>> START Records to use

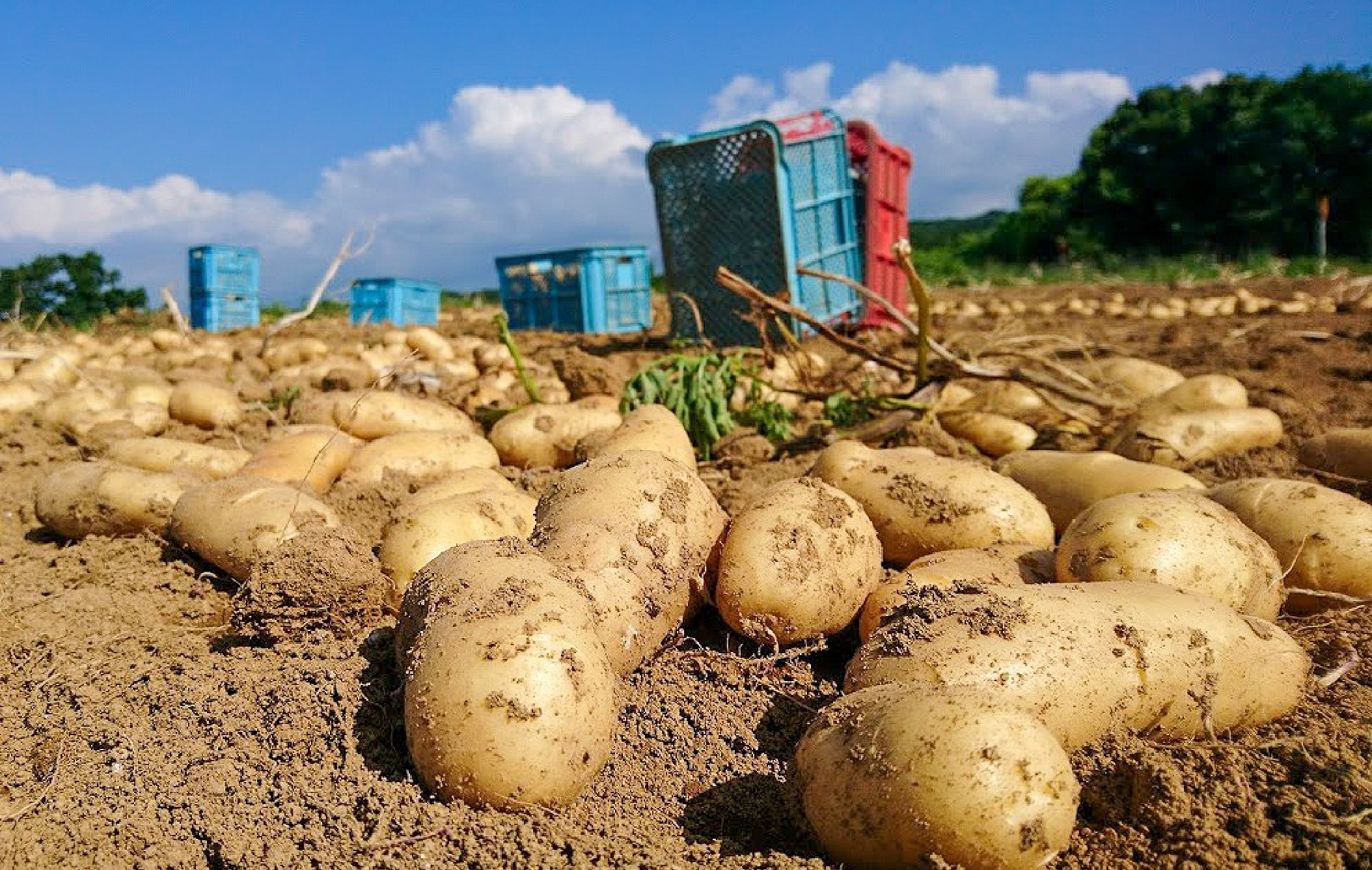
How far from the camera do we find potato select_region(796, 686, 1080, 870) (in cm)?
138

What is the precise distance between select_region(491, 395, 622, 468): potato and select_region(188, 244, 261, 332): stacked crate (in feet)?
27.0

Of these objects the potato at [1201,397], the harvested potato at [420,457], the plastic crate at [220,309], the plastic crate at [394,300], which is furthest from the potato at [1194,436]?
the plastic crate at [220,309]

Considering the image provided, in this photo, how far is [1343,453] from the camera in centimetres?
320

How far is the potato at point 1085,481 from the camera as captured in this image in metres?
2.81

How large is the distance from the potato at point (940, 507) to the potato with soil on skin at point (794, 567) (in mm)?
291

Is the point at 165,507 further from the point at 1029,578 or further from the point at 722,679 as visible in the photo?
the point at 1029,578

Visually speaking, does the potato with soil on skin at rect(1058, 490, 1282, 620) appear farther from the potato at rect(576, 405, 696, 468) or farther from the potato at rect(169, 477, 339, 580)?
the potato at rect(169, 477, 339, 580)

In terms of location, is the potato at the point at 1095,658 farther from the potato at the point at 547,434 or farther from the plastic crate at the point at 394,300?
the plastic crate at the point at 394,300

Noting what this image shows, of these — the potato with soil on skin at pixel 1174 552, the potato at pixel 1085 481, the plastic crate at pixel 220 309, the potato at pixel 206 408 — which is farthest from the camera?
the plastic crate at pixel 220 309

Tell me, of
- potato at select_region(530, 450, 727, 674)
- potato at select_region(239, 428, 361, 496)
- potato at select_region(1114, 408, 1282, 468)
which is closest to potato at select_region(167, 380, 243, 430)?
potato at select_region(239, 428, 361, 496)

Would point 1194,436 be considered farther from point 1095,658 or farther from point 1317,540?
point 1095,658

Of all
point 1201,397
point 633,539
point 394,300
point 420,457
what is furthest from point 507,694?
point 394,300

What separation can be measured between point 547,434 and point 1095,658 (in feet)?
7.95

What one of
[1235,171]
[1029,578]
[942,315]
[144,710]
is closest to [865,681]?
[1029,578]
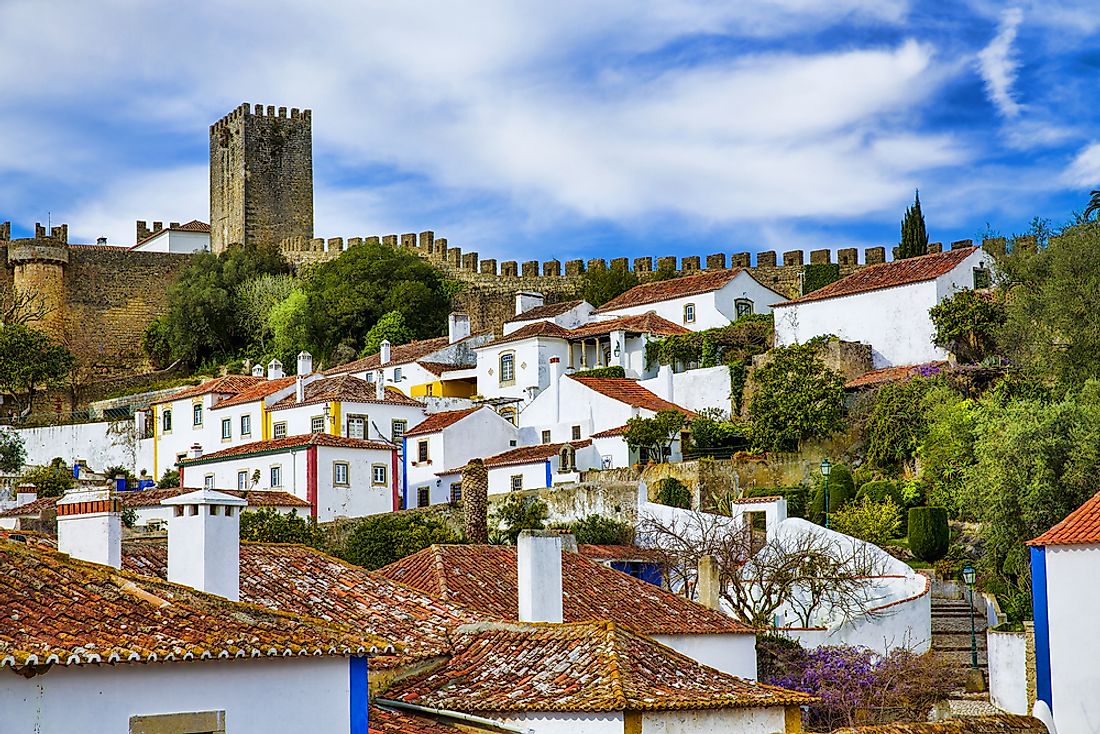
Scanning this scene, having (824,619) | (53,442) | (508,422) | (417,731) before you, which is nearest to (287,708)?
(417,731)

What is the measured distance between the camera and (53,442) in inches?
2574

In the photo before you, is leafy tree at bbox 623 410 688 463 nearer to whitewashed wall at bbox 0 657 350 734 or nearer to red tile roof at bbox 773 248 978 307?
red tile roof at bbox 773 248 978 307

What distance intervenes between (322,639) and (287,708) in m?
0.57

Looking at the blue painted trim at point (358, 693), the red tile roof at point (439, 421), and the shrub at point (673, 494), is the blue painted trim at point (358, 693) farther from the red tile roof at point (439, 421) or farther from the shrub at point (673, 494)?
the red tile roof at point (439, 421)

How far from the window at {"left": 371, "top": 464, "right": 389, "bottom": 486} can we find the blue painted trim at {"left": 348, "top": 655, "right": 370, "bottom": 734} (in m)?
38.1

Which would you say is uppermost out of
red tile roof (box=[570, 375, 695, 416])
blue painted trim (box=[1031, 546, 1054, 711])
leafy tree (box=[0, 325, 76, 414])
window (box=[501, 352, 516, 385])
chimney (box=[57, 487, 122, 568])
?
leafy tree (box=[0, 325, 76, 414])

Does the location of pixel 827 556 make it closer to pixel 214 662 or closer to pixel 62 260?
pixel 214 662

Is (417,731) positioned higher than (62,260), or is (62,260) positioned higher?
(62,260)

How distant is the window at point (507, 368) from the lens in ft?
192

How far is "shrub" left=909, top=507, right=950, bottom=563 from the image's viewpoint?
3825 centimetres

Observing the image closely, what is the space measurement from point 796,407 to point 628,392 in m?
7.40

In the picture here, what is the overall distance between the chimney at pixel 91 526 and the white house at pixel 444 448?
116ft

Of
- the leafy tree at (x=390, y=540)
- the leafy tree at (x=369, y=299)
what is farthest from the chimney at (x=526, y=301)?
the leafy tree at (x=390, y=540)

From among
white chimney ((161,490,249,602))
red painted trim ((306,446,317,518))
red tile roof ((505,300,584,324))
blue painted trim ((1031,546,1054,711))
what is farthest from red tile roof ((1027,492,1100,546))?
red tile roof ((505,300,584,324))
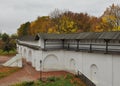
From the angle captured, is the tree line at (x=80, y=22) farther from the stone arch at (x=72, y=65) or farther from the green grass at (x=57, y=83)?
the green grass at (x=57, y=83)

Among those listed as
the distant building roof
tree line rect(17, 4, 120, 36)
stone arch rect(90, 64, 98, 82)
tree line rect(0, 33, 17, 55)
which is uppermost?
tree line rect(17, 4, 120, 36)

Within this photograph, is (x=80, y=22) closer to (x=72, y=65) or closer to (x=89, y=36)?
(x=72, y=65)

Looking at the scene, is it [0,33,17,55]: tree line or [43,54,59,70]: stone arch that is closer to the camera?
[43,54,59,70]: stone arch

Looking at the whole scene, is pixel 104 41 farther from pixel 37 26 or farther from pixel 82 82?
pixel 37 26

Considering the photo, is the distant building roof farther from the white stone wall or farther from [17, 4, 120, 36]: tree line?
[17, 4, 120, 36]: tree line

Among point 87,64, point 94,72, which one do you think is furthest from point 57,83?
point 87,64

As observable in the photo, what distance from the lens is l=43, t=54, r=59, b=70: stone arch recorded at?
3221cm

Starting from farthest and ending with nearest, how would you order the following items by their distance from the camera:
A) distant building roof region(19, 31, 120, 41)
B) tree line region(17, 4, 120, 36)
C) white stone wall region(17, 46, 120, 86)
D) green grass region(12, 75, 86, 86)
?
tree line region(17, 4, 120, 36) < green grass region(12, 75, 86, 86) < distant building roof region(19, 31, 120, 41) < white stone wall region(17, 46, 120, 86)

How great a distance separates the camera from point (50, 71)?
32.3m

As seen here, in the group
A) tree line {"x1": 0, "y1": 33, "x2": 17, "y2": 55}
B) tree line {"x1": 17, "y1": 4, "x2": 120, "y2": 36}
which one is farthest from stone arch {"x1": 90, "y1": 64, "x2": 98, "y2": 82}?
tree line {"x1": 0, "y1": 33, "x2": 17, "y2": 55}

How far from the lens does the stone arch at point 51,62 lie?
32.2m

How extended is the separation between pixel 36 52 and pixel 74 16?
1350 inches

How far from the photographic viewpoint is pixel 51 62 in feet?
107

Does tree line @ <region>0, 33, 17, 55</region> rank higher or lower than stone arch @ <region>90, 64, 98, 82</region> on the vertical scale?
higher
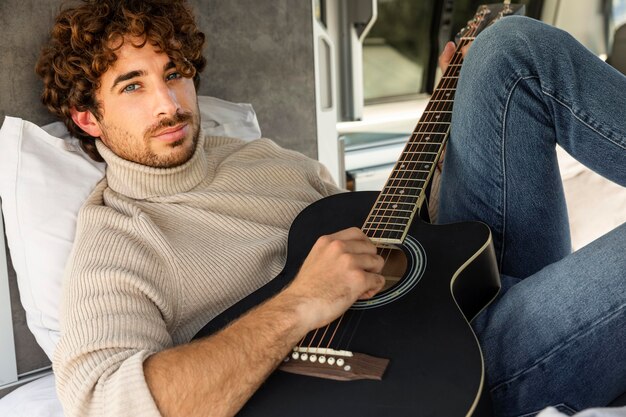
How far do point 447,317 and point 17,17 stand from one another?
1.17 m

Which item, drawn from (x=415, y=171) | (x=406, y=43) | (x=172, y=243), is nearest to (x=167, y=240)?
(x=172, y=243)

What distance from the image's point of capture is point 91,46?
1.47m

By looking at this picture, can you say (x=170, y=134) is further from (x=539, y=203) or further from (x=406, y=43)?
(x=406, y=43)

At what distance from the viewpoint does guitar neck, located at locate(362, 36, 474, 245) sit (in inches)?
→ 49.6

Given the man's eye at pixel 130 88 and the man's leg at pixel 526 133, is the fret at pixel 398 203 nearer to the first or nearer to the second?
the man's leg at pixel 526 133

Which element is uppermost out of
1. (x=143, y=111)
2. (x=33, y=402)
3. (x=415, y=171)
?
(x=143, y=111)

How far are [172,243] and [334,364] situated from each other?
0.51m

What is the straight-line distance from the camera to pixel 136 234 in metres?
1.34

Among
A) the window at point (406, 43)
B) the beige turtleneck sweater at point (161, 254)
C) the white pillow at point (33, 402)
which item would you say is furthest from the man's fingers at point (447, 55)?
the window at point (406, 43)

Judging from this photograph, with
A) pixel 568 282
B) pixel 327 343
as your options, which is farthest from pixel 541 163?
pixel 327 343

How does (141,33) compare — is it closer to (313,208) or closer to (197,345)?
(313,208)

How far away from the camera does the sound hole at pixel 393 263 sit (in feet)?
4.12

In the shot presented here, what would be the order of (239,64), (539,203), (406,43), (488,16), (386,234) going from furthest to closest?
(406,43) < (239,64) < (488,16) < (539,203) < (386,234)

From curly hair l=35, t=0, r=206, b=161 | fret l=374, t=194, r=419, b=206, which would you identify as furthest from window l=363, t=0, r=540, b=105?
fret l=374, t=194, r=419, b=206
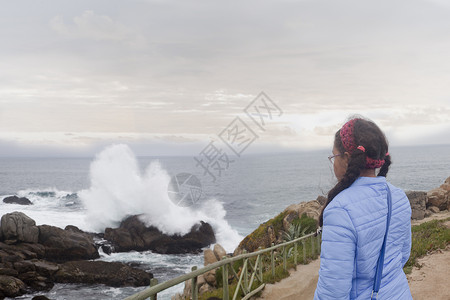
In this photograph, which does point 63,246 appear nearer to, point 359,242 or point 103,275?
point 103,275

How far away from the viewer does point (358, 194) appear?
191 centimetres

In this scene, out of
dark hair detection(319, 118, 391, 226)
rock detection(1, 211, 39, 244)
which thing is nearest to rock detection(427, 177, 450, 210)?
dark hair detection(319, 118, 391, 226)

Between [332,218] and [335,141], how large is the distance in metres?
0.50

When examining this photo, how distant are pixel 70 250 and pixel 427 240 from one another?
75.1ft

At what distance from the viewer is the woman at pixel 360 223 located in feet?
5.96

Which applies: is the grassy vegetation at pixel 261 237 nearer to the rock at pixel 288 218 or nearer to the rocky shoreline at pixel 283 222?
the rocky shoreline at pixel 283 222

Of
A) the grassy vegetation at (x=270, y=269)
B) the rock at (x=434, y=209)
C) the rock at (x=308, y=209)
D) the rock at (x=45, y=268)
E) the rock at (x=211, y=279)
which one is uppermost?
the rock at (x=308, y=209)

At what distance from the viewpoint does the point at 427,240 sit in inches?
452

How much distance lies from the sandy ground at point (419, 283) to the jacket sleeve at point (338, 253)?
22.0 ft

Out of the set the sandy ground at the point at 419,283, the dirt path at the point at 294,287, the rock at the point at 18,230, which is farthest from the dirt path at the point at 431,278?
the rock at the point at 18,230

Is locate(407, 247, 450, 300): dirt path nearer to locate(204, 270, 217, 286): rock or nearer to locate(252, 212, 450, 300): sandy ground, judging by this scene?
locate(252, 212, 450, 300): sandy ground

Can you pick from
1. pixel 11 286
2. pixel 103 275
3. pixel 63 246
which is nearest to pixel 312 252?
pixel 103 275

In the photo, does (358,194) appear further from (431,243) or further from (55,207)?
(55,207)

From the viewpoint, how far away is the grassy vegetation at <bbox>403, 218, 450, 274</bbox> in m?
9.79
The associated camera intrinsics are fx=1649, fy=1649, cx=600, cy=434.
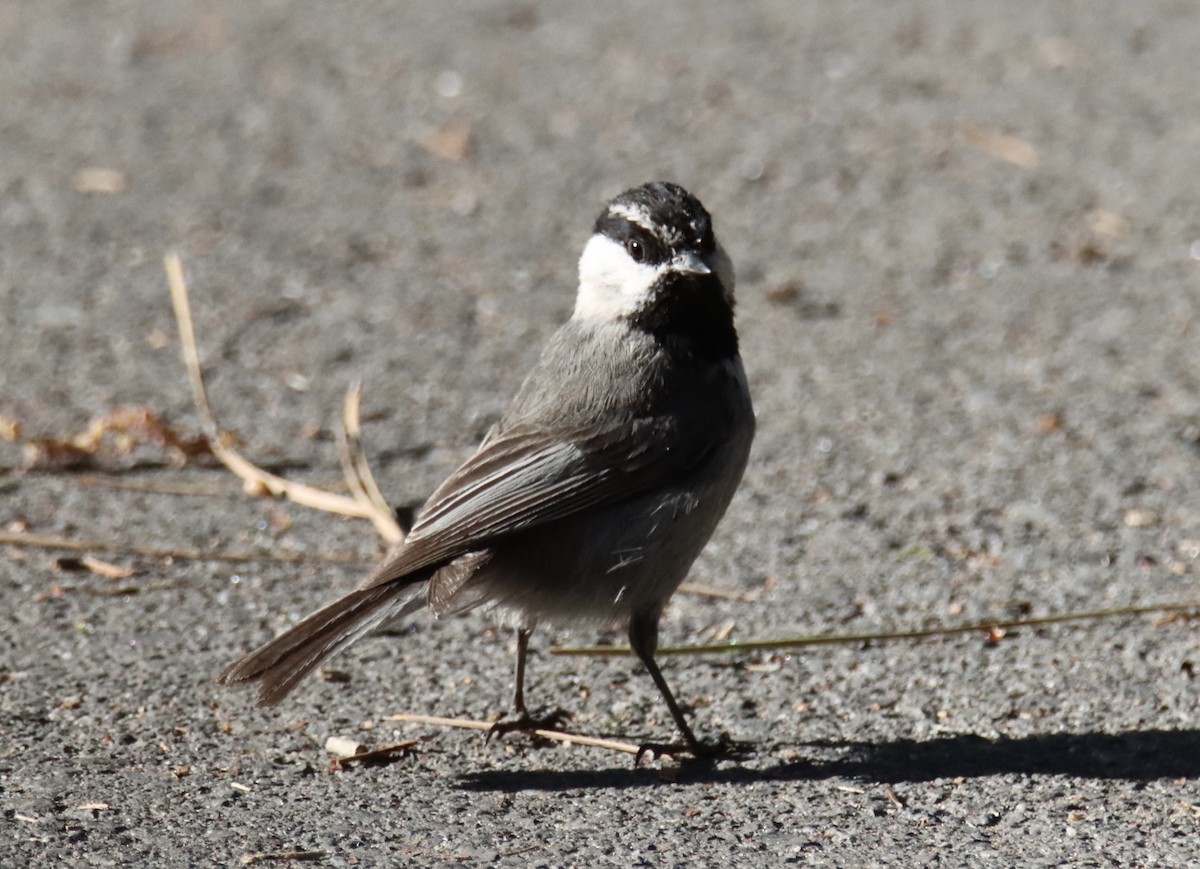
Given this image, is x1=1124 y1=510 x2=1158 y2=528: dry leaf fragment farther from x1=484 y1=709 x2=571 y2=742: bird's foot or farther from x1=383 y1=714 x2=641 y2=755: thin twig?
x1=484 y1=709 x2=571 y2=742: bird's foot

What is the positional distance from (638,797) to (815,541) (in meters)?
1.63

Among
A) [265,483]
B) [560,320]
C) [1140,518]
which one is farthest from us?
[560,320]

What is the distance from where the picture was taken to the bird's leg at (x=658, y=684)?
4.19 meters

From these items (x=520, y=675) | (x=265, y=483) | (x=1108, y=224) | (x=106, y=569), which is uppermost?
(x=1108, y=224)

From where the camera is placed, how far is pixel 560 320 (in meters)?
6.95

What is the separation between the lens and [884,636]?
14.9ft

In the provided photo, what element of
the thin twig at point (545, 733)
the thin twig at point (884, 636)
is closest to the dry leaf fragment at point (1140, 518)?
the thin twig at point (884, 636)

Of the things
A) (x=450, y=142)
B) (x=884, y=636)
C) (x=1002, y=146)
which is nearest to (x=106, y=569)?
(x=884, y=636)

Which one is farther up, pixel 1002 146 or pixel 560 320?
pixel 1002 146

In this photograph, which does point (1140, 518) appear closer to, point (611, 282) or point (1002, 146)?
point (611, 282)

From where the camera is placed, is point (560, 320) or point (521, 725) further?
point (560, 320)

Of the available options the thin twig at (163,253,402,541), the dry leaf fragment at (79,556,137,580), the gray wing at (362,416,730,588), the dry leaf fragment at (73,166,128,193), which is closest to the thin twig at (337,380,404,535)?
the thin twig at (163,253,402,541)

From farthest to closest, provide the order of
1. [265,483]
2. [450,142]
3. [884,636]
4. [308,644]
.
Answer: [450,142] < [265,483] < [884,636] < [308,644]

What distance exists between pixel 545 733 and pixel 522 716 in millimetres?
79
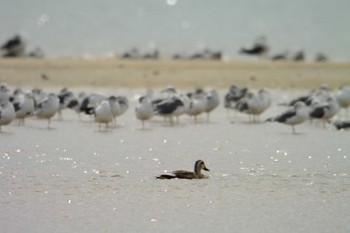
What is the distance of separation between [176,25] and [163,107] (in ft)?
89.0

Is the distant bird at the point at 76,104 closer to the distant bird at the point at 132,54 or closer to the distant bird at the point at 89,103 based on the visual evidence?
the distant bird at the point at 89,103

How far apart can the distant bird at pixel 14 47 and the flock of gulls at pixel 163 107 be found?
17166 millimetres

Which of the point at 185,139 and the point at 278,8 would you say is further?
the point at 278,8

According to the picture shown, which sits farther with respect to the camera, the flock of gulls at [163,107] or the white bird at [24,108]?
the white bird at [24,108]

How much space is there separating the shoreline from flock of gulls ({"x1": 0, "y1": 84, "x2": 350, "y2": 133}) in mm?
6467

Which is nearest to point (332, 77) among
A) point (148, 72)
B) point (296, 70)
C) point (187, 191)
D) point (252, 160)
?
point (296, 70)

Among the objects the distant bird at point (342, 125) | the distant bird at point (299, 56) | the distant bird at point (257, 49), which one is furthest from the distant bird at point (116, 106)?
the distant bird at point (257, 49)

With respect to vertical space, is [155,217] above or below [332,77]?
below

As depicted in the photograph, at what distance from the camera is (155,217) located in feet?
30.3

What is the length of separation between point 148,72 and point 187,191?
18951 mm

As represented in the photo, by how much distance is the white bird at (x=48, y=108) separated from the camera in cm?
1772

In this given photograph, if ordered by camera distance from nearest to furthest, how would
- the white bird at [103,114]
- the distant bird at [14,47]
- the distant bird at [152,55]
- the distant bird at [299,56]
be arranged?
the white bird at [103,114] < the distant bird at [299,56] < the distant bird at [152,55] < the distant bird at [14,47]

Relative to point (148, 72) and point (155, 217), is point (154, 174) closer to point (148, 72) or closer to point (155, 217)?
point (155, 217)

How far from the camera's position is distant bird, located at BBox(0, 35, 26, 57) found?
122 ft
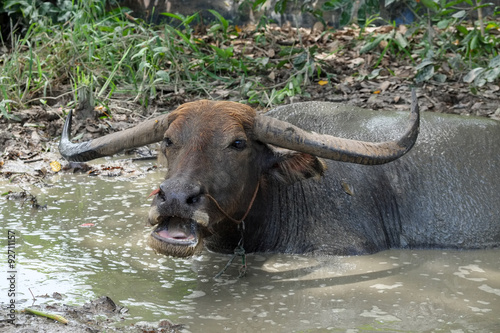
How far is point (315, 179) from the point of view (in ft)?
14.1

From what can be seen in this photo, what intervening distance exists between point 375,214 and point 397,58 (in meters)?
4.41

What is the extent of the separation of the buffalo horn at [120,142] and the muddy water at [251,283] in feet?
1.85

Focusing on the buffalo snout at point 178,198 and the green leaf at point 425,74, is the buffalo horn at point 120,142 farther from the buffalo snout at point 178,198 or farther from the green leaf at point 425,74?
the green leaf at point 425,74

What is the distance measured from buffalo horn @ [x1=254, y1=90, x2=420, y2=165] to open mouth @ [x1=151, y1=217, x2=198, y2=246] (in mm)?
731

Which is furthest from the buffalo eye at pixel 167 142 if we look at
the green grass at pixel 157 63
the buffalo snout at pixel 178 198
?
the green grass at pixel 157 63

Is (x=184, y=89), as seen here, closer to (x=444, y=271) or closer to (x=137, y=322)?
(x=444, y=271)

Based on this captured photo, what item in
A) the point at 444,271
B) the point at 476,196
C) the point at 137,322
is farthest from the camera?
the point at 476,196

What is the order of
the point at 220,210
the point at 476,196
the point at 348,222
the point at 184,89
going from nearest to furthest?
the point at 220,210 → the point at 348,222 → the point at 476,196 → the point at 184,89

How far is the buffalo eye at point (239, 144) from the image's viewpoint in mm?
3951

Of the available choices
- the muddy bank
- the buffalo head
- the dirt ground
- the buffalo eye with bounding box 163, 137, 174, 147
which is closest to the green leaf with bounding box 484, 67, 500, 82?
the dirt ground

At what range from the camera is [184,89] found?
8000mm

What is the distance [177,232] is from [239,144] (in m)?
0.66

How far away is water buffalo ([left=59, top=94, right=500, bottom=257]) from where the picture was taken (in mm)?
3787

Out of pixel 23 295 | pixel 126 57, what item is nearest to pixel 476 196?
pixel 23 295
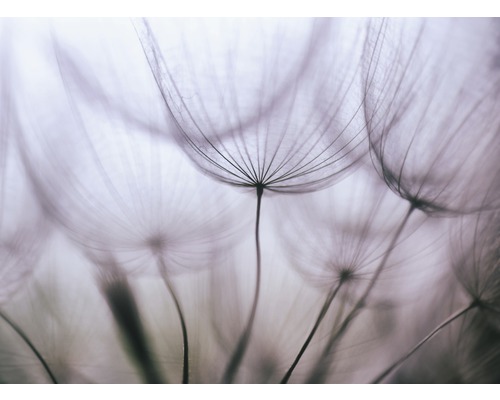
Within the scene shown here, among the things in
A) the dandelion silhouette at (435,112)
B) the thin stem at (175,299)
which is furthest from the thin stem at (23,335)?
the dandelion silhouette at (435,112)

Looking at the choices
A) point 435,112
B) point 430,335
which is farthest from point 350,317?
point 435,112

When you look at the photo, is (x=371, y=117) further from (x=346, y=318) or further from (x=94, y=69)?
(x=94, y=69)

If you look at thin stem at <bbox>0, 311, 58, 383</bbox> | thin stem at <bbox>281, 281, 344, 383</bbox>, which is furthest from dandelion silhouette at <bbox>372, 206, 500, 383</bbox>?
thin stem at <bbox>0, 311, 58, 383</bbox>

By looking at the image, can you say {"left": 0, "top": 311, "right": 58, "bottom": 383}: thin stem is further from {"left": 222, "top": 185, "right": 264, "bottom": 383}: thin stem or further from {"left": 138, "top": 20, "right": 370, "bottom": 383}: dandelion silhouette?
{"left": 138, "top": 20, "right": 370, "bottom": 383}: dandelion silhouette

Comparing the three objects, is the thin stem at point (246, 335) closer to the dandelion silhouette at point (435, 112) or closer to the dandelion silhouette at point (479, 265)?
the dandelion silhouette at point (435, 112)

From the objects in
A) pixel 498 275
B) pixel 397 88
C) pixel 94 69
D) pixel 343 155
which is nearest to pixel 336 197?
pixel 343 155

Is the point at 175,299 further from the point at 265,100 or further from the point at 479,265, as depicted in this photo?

>> END Records to use

Return exactly, and only, the line containing "Within the scene" and every line after it through the end of the material.

> Task response:
Within the scene shown here, among the things in
A) the dandelion silhouette at (435,112)
B) the thin stem at (175,299)
which is furthest from the thin stem at (23,335)?
the dandelion silhouette at (435,112)

Looking at the choices
A) point 435,112
B) point 430,335
which is farthest from point 350,317?
point 435,112

When you look at the photo, is (x=371, y=117) further from (x=346, y=318) or further from (x=94, y=69)?
(x=94, y=69)

If you look at thin stem at <bbox>0, 311, 58, 383</bbox> | thin stem at <bbox>281, 281, 344, 383</bbox>, which is furthest from dandelion silhouette at <bbox>372, 206, 500, 383</bbox>?
thin stem at <bbox>0, 311, 58, 383</bbox>

By looking at the image, can you say {"left": 0, "top": 311, "right": 58, "bottom": 383}: thin stem is further from {"left": 222, "top": 185, "right": 264, "bottom": 383}: thin stem or further from {"left": 138, "top": 20, "right": 370, "bottom": 383}: dandelion silhouette?
{"left": 138, "top": 20, "right": 370, "bottom": 383}: dandelion silhouette

Comparing the three objects, is the thin stem at point (246, 335) closer to the dandelion silhouette at point (435, 112) or closer to the dandelion silhouette at point (479, 265)?
the dandelion silhouette at point (435, 112)

From the objects in
A) pixel 498 275
B) pixel 397 88
C) pixel 94 69
D) pixel 343 155
which is nearest to pixel 336 197?
pixel 343 155

Is the point at 175,299 further from the point at 265,100 or further from the point at 479,265, as depicted in this photo?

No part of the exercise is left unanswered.